Most AI agent frameworks dump every tool description, skill, and raw output into the context window — and bill you for it. Zeph takes the opposite approach: **automated context engineering**. Only relevant data enters the context. The result — lower costs, faster responses, and an agent that runs on hardware you already have.

- **Semantic skill selection** — embeds skills as vectors, retrieves only top-K relevant per query instead of injecting all
- **Smart output filtering** — command-aware filters strip 70-99% of noise before context injection; oversized responses offloaded to filesystem
- **Resilient context compaction** — reactive retry on context overflow, middle-out progressive tool response removal, 9-section structured compaction prompt, LLM-free metadata fallback
- **Tool-pair summarization** — when visible tool call/response pairs exceed a configurable cutoff, the oldest pair is summarized via LLM and originals hidden from context
- **Accurate token counting** — tiktoken-based cl100k_base tokenizer with DashMap cache replaces chars/4 heuristic
- **Proportional budget allocation** — context space distributed by purpose, not arrival order
- **Optimized agent loop hot-path** — compaction check is O(1) via cached token count; `EnvironmentContext` built once at bootstrap and partially refreshed on skill reload; doom-loop hashing done in-place with no intermediate allocations; token counting for tool output pruning reduced to a single call per part

## Installation

> [!TIP]
> ```bash
> curl -fsSL https://github.com/bug-ops/zeph/releases/latest/download/install.sh | sh
> ```

<details>
<summary>Other methods</summary>

```bash
cargo install zeph                                        # crates.io
cargo install --git https://github.com/bug-ops/zeph      # from source
docker pull ghcr.io/bug-ops/zeph:latest                  # Docker
```

Pre-built binaries: [GitHub Releases](https://github.com/bug-ops/zeph/releases/latest) · [Docker guide](https://bug-ops.github.io/zeph/guides/docker.html)

</details>

## Quick Start

```bash
zeph init          # interactive setup wizard
zeph               # run the agent
zeph --tui         # run with TUI dashboard
```

[Full setup guide →](https://bug-ops.github.io/zeph/getting-started/installation.html) · [Configuration reference →](https://bug-ops.github.io/zeph/reference/configuration.html)

## Key Features

| | |
|---|---|
| **Hybrid inference** | Ollama, Claude, OpenAI, Candle (GGUF), any OpenAI-compatible API. Multi-model orchestrator with fallback chains.
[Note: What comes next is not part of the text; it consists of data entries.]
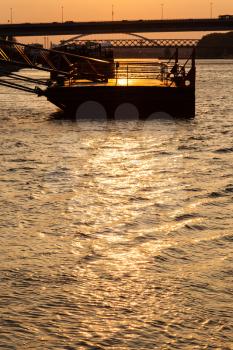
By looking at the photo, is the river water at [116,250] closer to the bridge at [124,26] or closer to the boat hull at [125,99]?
the boat hull at [125,99]

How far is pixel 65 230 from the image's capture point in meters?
12.6

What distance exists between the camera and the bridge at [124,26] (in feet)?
492

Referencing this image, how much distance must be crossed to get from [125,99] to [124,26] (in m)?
122

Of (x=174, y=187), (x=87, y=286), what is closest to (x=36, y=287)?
(x=87, y=286)

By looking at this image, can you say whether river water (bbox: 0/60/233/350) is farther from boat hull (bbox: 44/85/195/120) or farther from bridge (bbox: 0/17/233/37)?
bridge (bbox: 0/17/233/37)

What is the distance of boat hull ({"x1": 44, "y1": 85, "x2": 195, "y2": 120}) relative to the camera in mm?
32594

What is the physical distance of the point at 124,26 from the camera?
152 meters

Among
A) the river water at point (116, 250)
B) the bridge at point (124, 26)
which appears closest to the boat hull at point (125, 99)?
the river water at point (116, 250)

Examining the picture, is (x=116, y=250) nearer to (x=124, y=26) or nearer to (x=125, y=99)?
(x=125, y=99)

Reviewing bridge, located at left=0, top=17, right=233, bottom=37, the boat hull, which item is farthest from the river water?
bridge, located at left=0, top=17, right=233, bottom=37

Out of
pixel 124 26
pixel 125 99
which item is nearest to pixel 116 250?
pixel 125 99

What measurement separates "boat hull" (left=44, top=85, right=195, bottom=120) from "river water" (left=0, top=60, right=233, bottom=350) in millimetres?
9812

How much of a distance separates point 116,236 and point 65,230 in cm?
95

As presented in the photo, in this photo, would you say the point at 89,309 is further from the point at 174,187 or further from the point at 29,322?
the point at 174,187
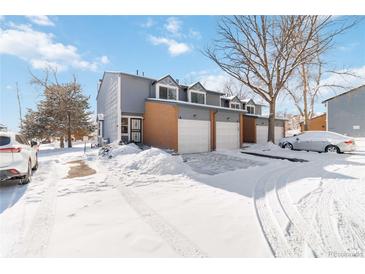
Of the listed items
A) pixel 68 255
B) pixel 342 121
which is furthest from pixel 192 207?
pixel 342 121

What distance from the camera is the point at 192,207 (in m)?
3.71

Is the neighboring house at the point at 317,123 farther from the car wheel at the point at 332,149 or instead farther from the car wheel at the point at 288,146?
the car wheel at the point at 332,149

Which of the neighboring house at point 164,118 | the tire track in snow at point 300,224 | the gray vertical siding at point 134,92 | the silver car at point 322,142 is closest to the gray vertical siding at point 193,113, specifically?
the neighboring house at point 164,118

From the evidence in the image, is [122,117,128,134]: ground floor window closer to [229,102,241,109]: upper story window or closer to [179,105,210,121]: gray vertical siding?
[179,105,210,121]: gray vertical siding

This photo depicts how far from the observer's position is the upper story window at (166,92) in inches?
587

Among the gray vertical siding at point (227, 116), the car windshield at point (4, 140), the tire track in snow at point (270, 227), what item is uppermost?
the gray vertical siding at point (227, 116)

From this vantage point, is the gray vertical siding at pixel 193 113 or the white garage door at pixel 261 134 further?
the white garage door at pixel 261 134

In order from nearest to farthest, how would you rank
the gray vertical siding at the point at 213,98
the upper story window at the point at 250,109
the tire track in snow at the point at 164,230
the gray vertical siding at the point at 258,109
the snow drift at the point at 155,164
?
the tire track in snow at the point at 164,230, the snow drift at the point at 155,164, the gray vertical siding at the point at 213,98, the upper story window at the point at 250,109, the gray vertical siding at the point at 258,109

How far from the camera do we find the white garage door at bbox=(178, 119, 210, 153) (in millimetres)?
12062

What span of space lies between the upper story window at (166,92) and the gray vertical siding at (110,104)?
314cm

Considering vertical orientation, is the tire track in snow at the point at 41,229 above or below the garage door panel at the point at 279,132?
below
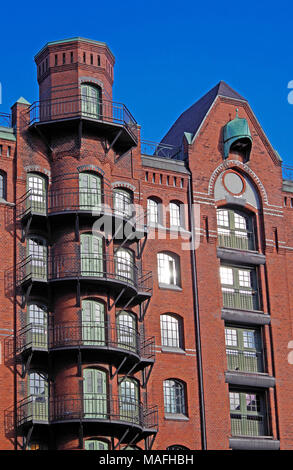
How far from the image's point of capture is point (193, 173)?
2410 inches

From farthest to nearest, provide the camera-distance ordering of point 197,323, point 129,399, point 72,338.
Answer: point 197,323, point 129,399, point 72,338

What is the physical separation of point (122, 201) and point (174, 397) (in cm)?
1082

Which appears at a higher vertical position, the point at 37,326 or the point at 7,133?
the point at 7,133

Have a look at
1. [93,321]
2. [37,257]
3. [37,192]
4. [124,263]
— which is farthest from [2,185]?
[93,321]

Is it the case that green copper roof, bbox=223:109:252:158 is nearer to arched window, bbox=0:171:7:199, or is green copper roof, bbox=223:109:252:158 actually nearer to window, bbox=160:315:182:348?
window, bbox=160:315:182:348

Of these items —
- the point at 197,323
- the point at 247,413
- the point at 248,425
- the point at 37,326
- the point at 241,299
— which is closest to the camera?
the point at 37,326

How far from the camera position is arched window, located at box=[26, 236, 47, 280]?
54.4 metres

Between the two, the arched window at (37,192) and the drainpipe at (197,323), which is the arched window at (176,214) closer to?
the drainpipe at (197,323)

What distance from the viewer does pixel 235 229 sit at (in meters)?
62.1

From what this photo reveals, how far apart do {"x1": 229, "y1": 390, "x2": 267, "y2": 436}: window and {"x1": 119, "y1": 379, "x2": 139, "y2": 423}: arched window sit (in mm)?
5798

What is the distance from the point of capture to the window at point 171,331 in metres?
57.4

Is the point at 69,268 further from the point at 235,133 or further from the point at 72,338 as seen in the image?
the point at 235,133

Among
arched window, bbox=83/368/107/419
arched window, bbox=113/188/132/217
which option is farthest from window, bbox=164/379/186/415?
arched window, bbox=113/188/132/217

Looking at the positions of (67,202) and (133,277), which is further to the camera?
(133,277)
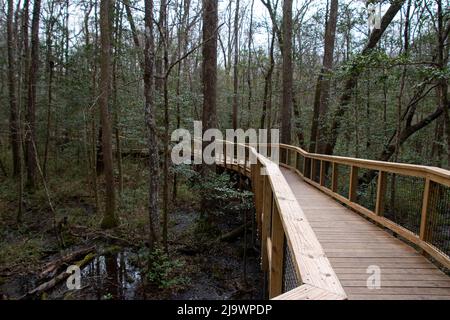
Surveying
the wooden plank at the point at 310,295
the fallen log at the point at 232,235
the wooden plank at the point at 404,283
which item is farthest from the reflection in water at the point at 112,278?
the wooden plank at the point at 310,295

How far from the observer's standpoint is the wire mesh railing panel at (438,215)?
127 inches

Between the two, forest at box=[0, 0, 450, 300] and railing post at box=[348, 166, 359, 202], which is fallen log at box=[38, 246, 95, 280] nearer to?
forest at box=[0, 0, 450, 300]

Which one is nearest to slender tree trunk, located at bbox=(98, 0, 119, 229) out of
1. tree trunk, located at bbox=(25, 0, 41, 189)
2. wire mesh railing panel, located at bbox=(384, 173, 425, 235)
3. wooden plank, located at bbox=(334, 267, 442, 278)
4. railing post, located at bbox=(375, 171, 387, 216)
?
tree trunk, located at bbox=(25, 0, 41, 189)

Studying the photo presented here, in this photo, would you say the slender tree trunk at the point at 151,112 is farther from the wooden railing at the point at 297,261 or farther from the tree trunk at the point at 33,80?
the tree trunk at the point at 33,80

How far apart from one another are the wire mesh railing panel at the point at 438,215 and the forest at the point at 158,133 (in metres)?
3.70

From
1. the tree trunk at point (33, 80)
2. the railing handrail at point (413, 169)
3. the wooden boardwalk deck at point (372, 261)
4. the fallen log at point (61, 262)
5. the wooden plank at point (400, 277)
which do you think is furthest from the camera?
the tree trunk at point (33, 80)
Response cache with blake3 hashing and TTL. Ollama native tool calling via `llm.ollama.tool_use = true` |
| **Skills-first architecture** | YAML+Markdown skill files with semantic matching, self-learning evolution, 4-tier trust model, and compact prompt mode for small-context models |
| **Semantic memory** | SQLite + Qdrant (or embedded SQLite vector search) with MMR re-ranking, temporal decay scoring, resilient compaction (reactive retry, middle-out tool response removal, 9-section structured prompt, LLM-free fallback), durable compaction with message visibility control, tool-pair summarization (LLM-based, configurable cutoff), credential scrubbing, cross-session recall, vector retrieval, autosave assistant responses, snapshot export/import, configurable SQLite pool, background response-cache cleanup, and native `memory_search`/`memory_save` tools the model can invoke explicitly |
| **Multi-channel I/O** | CLI, Telegram, Discord, Slack, TUI — all with streaming. Vision and speech-to-text input |
| **Protocols** | MCP client (stdio + HTTP), A2A agent-to-agent communication, ACP server for IDE integration (stdio + HTTP+SSE + WebSocket, multi-session with LRU eviction, persistence, idle reaper, permission persistence, multi-modal prompts, runtime model switching, session modes (ask/architect/code), MCP server management via `ext_method`, session export/import, tool call lifecycle notifications, terminal command timeout with kill support, `UserMessageChunk` echo, `ext_notification` passthrough, `list`/`fork`/`resume` sessions behind unstable flags), sub-agent orchestration. MCP tools exposed as native `ToolDefinition`s — used via structured tool_use with Claude and OpenAI |
| **Defense-in-depth** | Shell sandbox (blocklist + confirmation patterns for process substitution, here-strings, eval), tool permissions, secret redaction, SSRF protection (HTTPS-only, DNS validation, address pinning, redirect chain re-validation), skill trust quarantine, audit logging. Secrets held in memory as `Zeroizing<String>` — wiped on drop |
| **TUI dashboard** | ratatui-based with syntax highlighting, live metrics, file picker, command palette, daemon mode |
| **Single binary** | ~15 MB, no runtime dependencies, ~50ms startup, ~20 MB idle memory |

[Architecture →](https://bug-ops.github.io/zeph/architecture/overview.html) · [Feature flags →](https://bug-ops.github.io/zeph/reference/feature-flags.html) · [Security model →](https://bug-ops.github.io/zeph/reference/security.html)

## IDE Integration (ACP)

Zeph implements the [Agent Client Protocol](https://agentclientprotocol.com/) — use it as an AI backend in Zed, Helix, VS Code, or any ACP-compatible editor via stdio, HTTP+SSE, or WebSocket transport.

```bash
zeph acp                    # stdio (editor spawns as subprocess)
zeph acp --http :8080       # HTTP+SSE (shared/remote)
zeph acp --ws :8080         # WebSocket
```

**ACP capabilities:**

- Session modes: `ask`, `code`, `architect` — switch at runtime via `set_session_mode`; editors receive `current_mode_update` notifications
- Tool call lifecycle: `InProgress` → `Completed` updates with `ToolCallContent::Terminal` for shell calls
- Terminal command timeout (default 120 s, configurable via `terminal_timeout_secs`) with `kill_terminal_command` support
- `UserMessageChunk` echo notification after each user prompt
- `ext_notification` passthrough to running sessions
- `AgentCapabilities` advertises `session_capabilities`: `list`, `fork`, `resume`
- MCP HTTP transport support in the MCP bridge
- Unsupported content blocks (Audio, ResourceLink) produce structured log warnings instead of silent drops

> [!NOTE]
> `list_sessions`, `fork_session`, and `resume_session` are gated behind the `unstable` feature flag.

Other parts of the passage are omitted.